» Brano di testo
=-=-=

L'antilogia (o metodo antilogico) avrà grande fortuna nei decenni successivi, e sarà alla base dell'eristica, corrente della seconda generazione sofistica secondo la quale non è possibile giungere a una verità ultima, poiché essa non esiste, ma è possibile solo battagliare con i discorsi. L'eristica è, sotto certi aspetti, un'involuzione dell'antilogia la quale non si limita a disputare ma elabora una tecnica retorica che ha lo scopo di mettere in difficoltà l'avversario, rilevando le contraddizioni del discorso di partenza. Sotto quest'aspetto l'antilogia è quindi una tecnica di discussione, l'eristica no.
Non possediamo esempi di discorsi antilogici riconducibili direttamente a Protagora, ma testimonianze indirette, spesso parodie o opere di allievi del sofista, come ad esempio il dialogo tra Discorso Migliore e Discorso Peggiore nelle Nuvole di Aristofane, o i cosiddetti Dissoi logoi, trattato anonimo in cui è riconoscibile l'influenza protagorea. Ecco dunque un esempio tratto da quest'opera, relativamente al dibattito tra ciò che si ritiene bello o turpe:
Per non entrare nel caos provocato dal relativismo bisogna far riferimento al criterio dell'utile, il quale è un criterio di scelta che giova sia all'individuo sia alla collettività (principio debole dell'utilità).[12] Pertanto, la verità etica che guida le scelte non è per Protagora un valore assoluto e oggettivo, poiché è impossibile da individuare, ma è il risultato di una lunga esperienza, che dimostra l'utilità di un dato comportamento (per questo si può dire che il sofista avesse una concezione di "verità etica" di carattere umanistico-storicista).
Ma la tradizione critica ha ritenuto tale posizione poco solida, perché anche per presupporre ciò che è realmente utile bisogna stabilire un criterio di verità, altrimenti si risolverebbe in un "pragmatismo amoralistico". A queste obiezioni si può rispondere che il "principio debole d'utilità" non è il rifiuto aprioristico di un principio etico, ma esso è l'accettazione di un principio pragmatico condiviso, per quanto non assoluto. Alla seconda obiezione si può rispondere che la posizione di Protagora è un invito all'assunzione da parte del singolo individuo delle sue responsabilità di fronte a sé stesso e alla società. Inoltre, il filosofo di Abdera vuole invitare i singoli individui ad accettare delle regole di comune convivenza e di pubblica utilità.[13]
Secondo Protagora, il filosofo si presenta come "propagandista dell'utile", ossia colui che, grazie alle sue doti oratorie, indirizza le scelte verso la pubblica utilità. Caso eclatante è il suo invito «di rendere migliore il discorso peggiore» (ma anche «di rendere peggiore il discorso migliore»), tipico dell’antilogia - ossia di trasformare l'opinione meno utile in quella più utile. Di conseguenza l'arte della retorica ha una funzione politico-educativa volta a favorire il "bene comune"[14].

=-=-=

» Materiale fornito

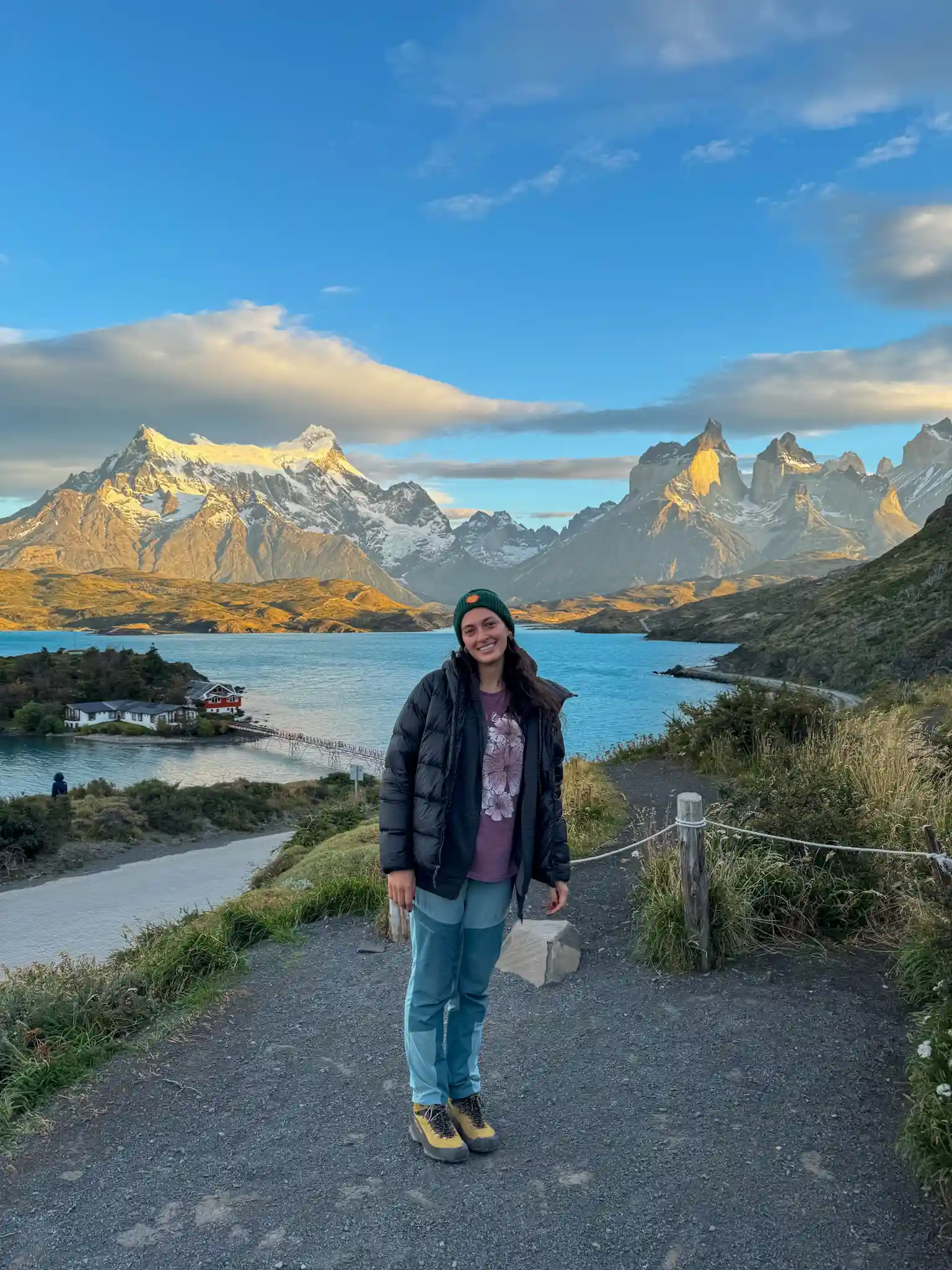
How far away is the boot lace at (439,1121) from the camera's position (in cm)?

=-=-=

» Istruzioni
1. Rispondi alle domande seguenti sul brano su Protagora.
(a) Secondo il brano, a quale generazione sofistica appartiene l'eristica?
(b) In quale opera di Aristofane compare il dialogo tra Discorso Migliore e Discorso Peggiore?
(c) Con quale espressione, secondo Protagora, si presenta il filosofo?
2. Prosegui il brano su Protagora a partire dall'ultima frase riportata.
Le righe riportate sopra sono materiale a sé, indipendente dal brano su Protagora.

» Risposte in ordine
1.
(a) Alla seconda generazione sofistica.
(b) Nelle Nuvole.
(c) Come "propagandista dell'utile".

2.
Tale posizione è stata vista come il fondamento dell'eristica (ossia l'arte del disputare, al di là della veridicità delle proprie basi concettuali di partenza), accusa spesso rivolta ai sofisti, ma soprattutto come legittimazione di quell'atteggiamento definibile come "servilismo" verso i potenti. Infatti i sofisti, potendo vantare delle doti oratorie, erano in grado di insegnare ai loro clienti - non potendo essi stessi mettere in pratica i loro insegnamenti, in quanto meteci (ovviamente bisogna tener conto che ci si riferisce a poleis dove vigeva un regime democratico come quello ateniese) - su cosa fosse utile e cosa no. Tant'è che gli avversari dei sofisti li accusarono di praticare il "mestiere della parola", o del disputare con il solo fine di primeggiare nelle dispute, a prescindere dalla validità degli argomenti.[15]
Va ricordato che il pensiero protagoreo non è una legittimazione del servilismo verso i "potenti", ma è un invito all'assunzione di responsabilità da parte del singolo e della condivisione delle scelte, basandosi sull'esperienza e, quindi, seguendo il principio "debole" d'utilità privata e pubblica.
Come Democrito, anche Protagora vede nel passato degli uomini la scelta, fondamentale per la propria sopravvivenza, di vivere assieme ad altri uomini. L'uomo, inoltre, si distingue dagli animali anche perché ha messo in atto quelle tecniche (dal greco τέχνη: abilità, destrezza, mestiere, arte) che gli hanno permesso di modificare e adattare l'ambiente naturale alle sue esigenze. Tuttavia a garantire la sopravvivenza all'uomo non bastano le "tecniche comuni" (agricoltura, falegnameria, artigianato, ecc.), ma è necessaria una "tecnica superiore" che permetta d'indirizzare le altre verso il "bene comune": la politica. Essa (come viene raccontato nel Protagora di Platone) è un dono che Zeus ha fatto agli uomini indistintamente, poiché tutti i cittadini della πόλις (pόlis) sono coinvolti nella "politica". Inoltre, il sofista si rese conto di una necessaria "cultura politica" che ogni cittadino doveva possedere.
La visione della "politica" in Protagora è figlia dell'epoca in cui egli visse; il fatto che ogni cittadino sia coinvolto nella vita politica della sua comunità è il miglior manifesto della democrazia ateniese, vista come esempio e modello da seguire[16].
Un ottimo esempio del concetto di uomo in Protagora è dato dal mito di Prometeo riportato da Platone nel Protagora.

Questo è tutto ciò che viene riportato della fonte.